Suspeito que as oposições, lideradas pela mídia limpinha, em boa medida já compreenderam essa mensagem e devem voltar cada vez mais suas baterias de agressividade e contestações à política econômica do governo (ainda mais agora que Antonio Palocci, o queridinho dos mercados, se foi...). A tentativa de criar histeria coletiva por conta do "descontrole inflacionário" e de trazer de volta a loucura da remarcação de preços em cadeia dá um pouco do tom dessa postura, que, palpito, deverá ganhar contornos mais nítidos. Não por acaso, Dilma procurou dar respostas e escapar da crise política palocciana com o anúncio do programa "Brasil sem Miséria" - novamente, a economia que tenta alavancar desenvolvimento social.
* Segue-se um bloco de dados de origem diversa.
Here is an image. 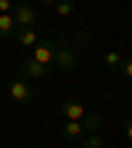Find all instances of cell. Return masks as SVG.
Listing matches in <instances>:
<instances>
[{
	"label": "cell",
	"instance_id": "cell-1",
	"mask_svg": "<svg viewBox=\"0 0 132 148\" xmlns=\"http://www.w3.org/2000/svg\"><path fill=\"white\" fill-rule=\"evenodd\" d=\"M13 21H16V29H32L34 27V21H37V11L29 5V3H24V0H16L13 3Z\"/></svg>",
	"mask_w": 132,
	"mask_h": 148
},
{
	"label": "cell",
	"instance_id": "cell-2",
	"mask_svg": "<svg viewBox=\"0 0 132 148\" xmlns=\"http://www.w3.org/2000/svg\"><path fill=\"white\" fill-rule=\"evenodd\" d=\"M55 50H58V42L48 37V40H37V45L32 48V58L37 64H45V66H53V58H55Z\"/></svg>",
	"mask_w": 132,
	"mask_h": 148
},
{
	"label": "cell",
	"instance_id": "cell-3",
	"mask_svg": "<svg viewBox=\"0 0 132 148\" xmlns=\"http://www.w3.org/2000/svg\"><path fill=\"white\" fill-rule=\"evenodd\" d=\"M8 95L16 101V103H21V106H27V103H32L34 101V92H32V85L27 82V79H13V82H8Z\"/></svg>",
	"mask_w": 132,
	"mask_h": 148
},
{
	"label": "cell",
	"instance_id": "cell-4",
	"mask_svg": "<svg viewBox=\"0 0 132 148\" xmlns=\"http://www.w3.org/2000/svg\"><path fill=\"white\" fill-rule=\"evenodd\" d=\"M53 66H45V64H37L34 58H27L21 61V66H18V77L21 79H34V77H45V74H50Z\"/></svg>",
	"mask_w": 132,
	"mask_h": 148
},
{
	"label": "cell",
	"instance_id": "cell-5",
	"mask_svg": "<svg viewBox=\"0 0 132 148\" xmlns=\"http://www.w3.org/2000/svg\"><path fill=\"white\" fill-rule=\"evenodd\" d=\"M77 66H79V58H77L69 48H58V50H55L53 69H58V71H74Z\"/></svg>",
	"mask_w": 132,
	"mask_h": 148
},
{
	"label": "cell",
	"instance_id": "cell-6",
	"mask_svg": "<svg viewBox=\"0 0 132 148\" xmlns=\"http://www.w3.org/2000/svg\"><path fill=\"white\" fill-rule=\"evenodd\" d=\"M61 114L66 116V119H82L85 114H87V111H85V106L79 103V101H74V98H66L64 103H61Z\"/></svg>",
	"mask_w": 132,
	"mask_h": 148
},
{
	"label": "cell",
	"instance_id": "cell-7",
	"mask_svg": "<svg viewBox=\"0 0 132 148\" xmlns=\"http://www.w3.org/2000/svg\"><path fill=\"white\" fill-rule=\"evenodd\" d=\"M79 122H82V130H85V132H87V135H92V132H101L103 116L98 114V111H92V114H85Z\"/></svg>",
	"mask_w": 132,
	"mask_h": 148
},
{
	"label": "cell",
	"instance_id": "cell-8",
	"mask_svg": "<svg viewBox=\"0 0 132 148\" xmlns=\"http://www.w3.org/2000/svg\"><path fill=\"white\" fill-rule=\"evenodd\" d=\"M61 135H64L66 140H79V138L85 135V130H82V122H77V119H69V122L61 127Z\"/></svg>",
	"mask_w": 132,
	"mask_h": 148
},
{
	"label": "cell",
	"instance_id": "cell-9",
	"mask_svg": "<svg viewBox=\"0 0 132 148\" xmlns=\"http://www.w3.org/2000/svg\"><path fill=\"white\" fill-rule=\"evenodd\" d=\"M16 32V21L11 13H0V40H11Z\"/></svg>",
	"mask_w": 132,
	"mask_h": 148
},
{
	"label": "cell",
	"instance_id": "cell-10",
	"mask_svg": "<svg viewBox=\"0 0 132 148\" xmlns=\"http://www.w3.org/2000/svg\"><path fill=\"white\" fill-rule=\"evenodd\" d=\"M13 34H16V40H18V45H21V48H34V45H37L34 29H16Z\"/></svg>",
	"mask_w": 132,
	"mask_h": 148
},
{
	"label": "cell",
	"instance_id": "cell-11",
	"mask_svg": "<svg viewBox=\"0 0 132 148\" xmlns=\"http://www.w3.org/2000/svg\"><path fill=\"white\" fill-rule=\"evenodd\" d=\"M55 13L58 16H71L74 13V0H58L55 3Z\"/></svg>",
	"mask_w": 132,
	"mask_h": 148
},
{
	"label": "cell",
	"instance_id": "cell-12",
	"mask_svg": "<svg viewBox=\"0 0 132 148\" xmlns=\"http://www.w3.org/2000/svg\"><path fill=\"white\" fill-rule=\"evenodd\" d=\"M82 148H103V138H101L98 132H92V135L85 138V145H82Z\"/></svg>",
	"mask_w": 132,
	"mask_h": 148
},
{
	"label": "cell",
	"instance_id": "cell-13",
	"mask_svg": "<svg viewBox=\"0 0 132 148\" xmlns=\"http://www.w3.org/2000/svg\"><path fill=\"white\" fill-rule=\"evenodd\" d=\"M119 64H122V58H119L114 50H108V53H106V66H108L111 71H116V69H119Z\"/></svg>",
	"mask_w": 132,
	"mask_h": 148
},
{
	"label": "cell",
	"instance_id": "cell-14",
	"mask_svg": "<svg viewBox=\"0 0 132 148\" xmlns=\"http://www.w3.org/2000/svg\"><path fill=\"white\" fill-rule=\"evenodd\" d=\"M13 3H16V0H0V13H11Z\"/></svg>",
	"mask_w": 132,
	"mask_h": 148
},
{
	"label": "cell",
	"instance_id": "cell-15",
	"mask_svg": "<svg viewBox=\"0 0 132 148\" xmlns=\"http://www.w3.org/2000/svg\"><path fill=\"white\" fill-rule=\"evenodd\" d=\"M119 69H122V74H124V77H129V74H132V66H129V58H122Z\"/></svg>",
	"mask_w": 132,
	"mask_h": 148
},
{
	"label": "cell",
	"instance_id": "cell-16",
	"mask_svg": "<svg viewBox=\"0 0 132 148\" xmlns=\"http://www.w3.org/2000/svg\"><path fill=\"white\" fill-rule=\"evenodd\" d=\"M42 3H45V5H55V3H58V0H42Z\"/></svg>",
	"mask_w": 132,
	"mask_h": 148
},
{
	"label": "cell",
	"instance_id": "cell-17",
	"mask_svg": "<svg viewBox=\"0 0 132 148\" xmlns=\"http://www.w3.org/2000/svg\"><path fill=\"white\" fill-rule=\"evenodd\" d=\"M69 148H82V145H69Z\"/></svg>",
	"mask_w": 132,
	"mask_h": 148
}]
</instances>
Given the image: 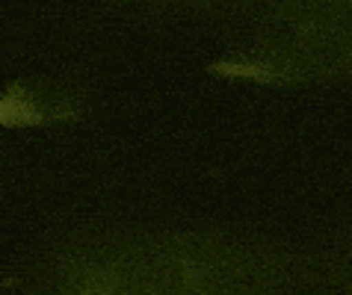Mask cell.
<instances>
[{
	"mask_svg": "<svg viewBox=\"0 0 352 295\" xmlns=\"http://www.w3.org/2000/svg\"><path fill=\"white\" fill-rule=\"evenodd\" d=\"M0 118L3 124H21V121H38V115L27 106L21 97H6L3 106H0Z\"/></svg>",
	"mask_w": 352,
	"mask_h": 295,
	"instance_id": "6da1fadb",
	"label": "cell"
},
{
	"mask_svg": "<svg viewBox=\"0 0 352 295\" xmlns=\"http://www.w3.org/2000/svg\"><path fill=\"white\" fill-rule=\"evenodd\" d=\"M217 71H222V74H240V77H258V80H270V71H263V68H252V65H219Z\"/></svg>",
	"mask_w": 352,
	"mask_h": 295,
	"instance_id": "7a4b0ae2",
	"label": "cell"
}]
</instances>
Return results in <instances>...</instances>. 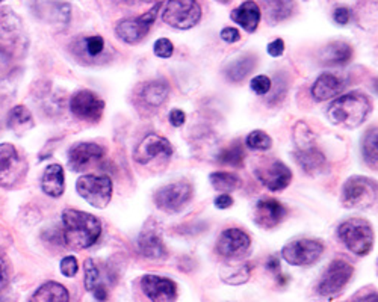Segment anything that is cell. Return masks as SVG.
I'll list each match as a JSON object with an SVG mask.
<instances>
[{
  "instance_id": "cell-26",
  "label": "cell",
  "mask_w": 378,
  "mask_h": 302,
  "mask_svg": "<svg viewBox=\"0 0 378 302\" xmlns=\"http://www.w3.org/2000/svg\"><path fill=\"white\" fill-rule=\"evenodd\" d=\"M29 302H70V295L62 284L49 281L37 289Z\"/></svg>"
},
{
  "instance_id": "cell-5",
  "label": "cell",
  "mask_w": 378,
  "mask_h": 302,
  "mask_svg": "<svg viewBox=\"0 0 378 302\" xmlns=\"http://www.w3.org/2000/svg\"><path fill=\"white\" fill-rule=\"evenodd\" d=\"M200 19L202 6L199 0H168L162 13V20L180 31L192 29Z\"/></svg>"
},
{
  "instance_id": "cell-41",
  "label": "cell",
  "mask_w": 378,
  "mask_h": 302,
  "mask_svg": "<svg viewBox=\"0 0 378 302\" xmlns=\"http://www.w3.org/2000/svg\"><path fill=\"white\" fill-rule=\"evenodd\" d=\"M77 269H79V264L73 255H68V257H66V259H62L61 272H62V275H64V277H68V278L75 277V275L77 273Z\"/></svg>"
},
{
  "instance_id": "cell-31",
  "label": "cell",
  "mask_w": 378,
  "mask_h": 302,
  "mask_svg": "<svg viewBox=\"0 0 378 302\" xmlns=\"http://www.w3.org/2000/svg\"><path fill=\"white\" fill-rule=\"evenodd\" d=\"M251 275V264H236V266H224L221 269L220 277L221 280L230 284V286H241V284H245L250 280Z\"/></svg>"
},
{
  "instance_id": "cell-54",
  "label": "cell",
  "mask_w": 378,
  "mask_h": 302,
  "mask_svg": "<svg viewBox=\"0 0 378 302\" xmlns=\"http://www.w3.org/2000/svg\"><path fill=\"white\" fill-rule=\"evenodd\" d=\"M0 2H3V0H0Z\"/></svg>"
},
{
  "instance_id": "cell-8",
  "label": "cell",
  "mask_w": 378,
  "mask_h": 302,
  "mask_svg": "<svg viewBox=\"0 0 378 302\" xmlns=\"http://www.w3.org/2000/svg\"><path fill=\"white\" fill-rule=\"evenodd\" d=\"M192 198V184L188 180H179L162 186L155 193L156 207L165 213H177Z\"/></svg>"
},
{
  "instance_id": "cell-48",
  "label": "cell",
  "mask_w": 378,
  "mask_h": 302,
  "mask_svg": "<svg viewBox=\"0 0 378 302\" xmlns=\"http://www.w3.org/2000/svg\"><path fill=\"white\" fill-rule=\"evenodd\" d=\"M354 302H378V292L372 289H368L365 292L362 290V293L356 296Z\"/></svg>"
},
{
  "instance_id": "cell-35",
  "label": "cell",
  "mask_w": 378,
  "mask_h": 302,
  "mask_svg": "<svg viewBox=\"0 0 378 302\" xmlns=\"http://www.w3.org/2000/svg\"><path fill=\"white\" fill-rule=\"evenodd\" d=\"M245 144L250 150L257 151H266L273 147V139L264 130H255L251 132L245 139Z\"/></svg>"
},
{
  "instance_id": "cell-20",
  "label": "cell",
  "mask_w": 378,
  "mask_h": 302,
  "mask_svg": "<svg viewBox=\"0 0 378 302\" xmlns=\"http://www.w3.org/2000/svg\"><path fill=\"white\" fill-rule=\"evenodd\" d=\"M232 20L236 24H239L242 29L248 33H253L262 19V13H260V8L253 0H247V2L242 3L241 6L235 8L230 14Z\"/></svg>"
},
{
  "instance_id": "cell-18",
  "label": "cell",
  "mask_w": 378,
  "mask_h": 302,
  "mask_svg": "<svg viewBox=\"0 0 378 302\" xmlns=\"http://www.w3.org/2000/svg\"><path fill=\"white\" fill-rule=\"evenodd\" d=\"M105 156V148L94 142H79L70 148L68 165L73 171L80 173L98 162Z\"/></svg>"
},
{
  "instance_id": "cell-33",
  "label": "cell",
  "mask_w": 378,
  "mask_h": 302,
  "mask_svg": "<svg viewBox=\"0 0 378 302\" xmlns=\"http://www.w3.org/2000/svg\"><path fill=\"white\" fill-rule=\"evenodd\" d=\"M209 180H211V184L213 186V189H217V191L224 192V193L235 191L238 186L241 184V180H239V177L236 174L226 173V171L212 173L209 175Z\"/></svg>"
},
{
  "instance_id": "cell-47",
  "label": "cell",
  "mask_w": 378,
  "mask_h": 302,
  "mask_svg": "<svg viewBox=\"0 0 378 302\" xmlns=\"http://www.w3.org/2000/svg\"><path fill=\"white\" fill-rule=\"evenodd\" d=\"M213 204H215V207H217V209L226 210V209L233 206V198L230 197L229 193H221V195H218L217 198H215Z\"/></svg>"
},
{
  "instance_id": "cell-50",
  "label": "cell",
  "mask_w": 378,
  "mask_h": 302,
  "mask_svg": "<svg viewBox=\"0 0 378 302\" xmlns=\"http://www.w3.org/2000/svg\"><path fill=\"white\" fill-rule=\"evenodd\" d=\"M10 62H11V56L8 55V53L2 47H0V73L10 67Z\"/></svg>"
},
{
  "instance_id": "cell-7",
  "label": "cell",
  "mask_w": 378,
  "mask_h": 302,
  "mask_svg": "<svg viewBox=\"0 0 378 302\" xmlns=\"http://www.w3.org/2000/svg\"><path fill=\"white\" fill-rule=\"evenodd\" d=\"M354 268L347 260H333L328 268L324 271L322 277L317 286V292L324 298H333L347 287L349 280L353 278Z\"/></svg>"
},
{
  "instance_id": "cell-11",
  "label": "cell",
  "mask_w": 378,
  "mask_h": 302,
  "mask_svg": "<svg viewBox=\"0 0 378 302\" xmlns=\"http://www.w3.org/2000/svg\"><path fill=\"white\" fill-rule=\"evenodd\" d=\"M26 174V162L13 144H0V186L14 188Z\"/></svg>"
},
{
  "instance_id": "cell-37",
  "label": "cell",
  "mask_w": 378,
  "mask_h": 302,
  "mask_svg": "<svg viewBox=\"0 0 378 302\" xmlns=\"http://www.w3.org/2000/svg\"><path fill=\"white\" fill-rule=\"evenodd\" d=\"M250 88H251V91H253L257 95H266V94H269V91H271L273 82L268 76L259 74V76H256L253 79V81H251Z\"/></svg>"
},
{
  "instance_id": "cell-45",
  "label": "cell",
  "mask_w": 378,
  "mask_h": 302,
  "mask_svg": "<svg viewBox=\"0 0 378 302\" xmlns=\"http://www.w3.org/2000/svg\"><path fill=\"white\" fill-rule=\"evenodd\" d=\"M221 40L226 41L229 44H233V42H238L241 40V33L238 29L235 28H224L221 31Z\"/></svg>"
},
{
  "instance_id": "cell-53",
  "label": "cell",
  "mask_w": 378,
  "mask_h": 302,
  "mask_svg": "<svg viewBox=\"0 0 378 302\" xmlns=\"http://www.w3.org/2000/svg\"><path fill=\"white\" fill-rule=\"evenodd\" d=\"M144 2H149V3H153V2H158V0H144Z\"/></svg>"
},
{
  "instance_id": "cell-42",
  "label": "cell",
  "mask_w": 378,
  "mask_h": 302,
  "mask_svg": "<svg viewBox=\"0 0 378 302\" xmlns=\"http://www.w3.org/2000/svg\"><path fill=\"white\" fill-rule=\"evenodd\" d=\"M8 284H10V264L0 257V292H2Z\"/></svg>"
},
{
  "instance_id": "cell-2",
  "label": "cell",
  "mask_w": 378,
  "mask_h": 302,
  "mask_svg": "<svg viewBox=\"0 0 378 302\" xmlns=\"http://www.w3.org/2000/svg\"><path fill=\"white\" fill-rule=\"evenodd\" d=\"M372 111L369 97L362 93L340 95L327 109V120L342 129H357L368 120Z\"/></svg>"
},
{
  "instance_id": "cell-3",
  "label": "cell",
  "mask_w": 378,
  "mask_h": 302,
  "mask_svg": "<svg viewBox=\"0 0 378 302\" xmlns=\"http://www.w3.org/2000/svg\"><path fill=\"white\" fill-rule=\"evenodd\" d=\"M338 236L347 250L358 257H365L371 253L375 242L374 230L363 218H351L342 222L338 228Z\"/></svg>"
},
{
  "instance_id": "cell-39",
  "label": "cell",
  "mask_w": 378,
  "mask_h": 302,
  "mask_svg": "<svg viewBox=\"0 0 378 302\" xmlns=\"http://www.w3.org/2000/svg\"><path fill=\"white\" fill-rule=\"evenodd\" d=\"M85 49L86 53L91 58L100 55L105 49V40L102 37H98V35H94V37H88L85 40Z\"/></svg>"
},
{
  "instance_id": "cell-52",
  "label": "cell",
  "mask_w": 378,
  "mask_h": 302,
  "mask_svg": "<svg viewBox=\"0 0 378 302\" xmlns=\"http://www.w3.org/2000/svg\"><path fill=\"white\" fill-rule=\"evenodd\" d=\"M217 2H218V3H222V5H226V3L230 2V0H217Z\"/></svg>"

Mais uma vez, e só para reforçar e fechar: a confortável situação econômica do Brasil, com evidentes ganhos sociais, ajuda a explicar muita coisa - incluindo a popularidade de Dilma.

Um comentário:

  1. Chico, só para constar: na Europa, onde a crise permanece forte, a mudança no quadro político tem a ver com a tentativa de buscar uma saída mais pragmática, não necessariamente ideológica; já nos EUA, como disse a The Economist na última edição, Obama pode perder exatamente porque não consegue reanimar a economia como se esperava. Portanto, o mantra dos ideólogos democratas - no caso, de James Carville - resiste.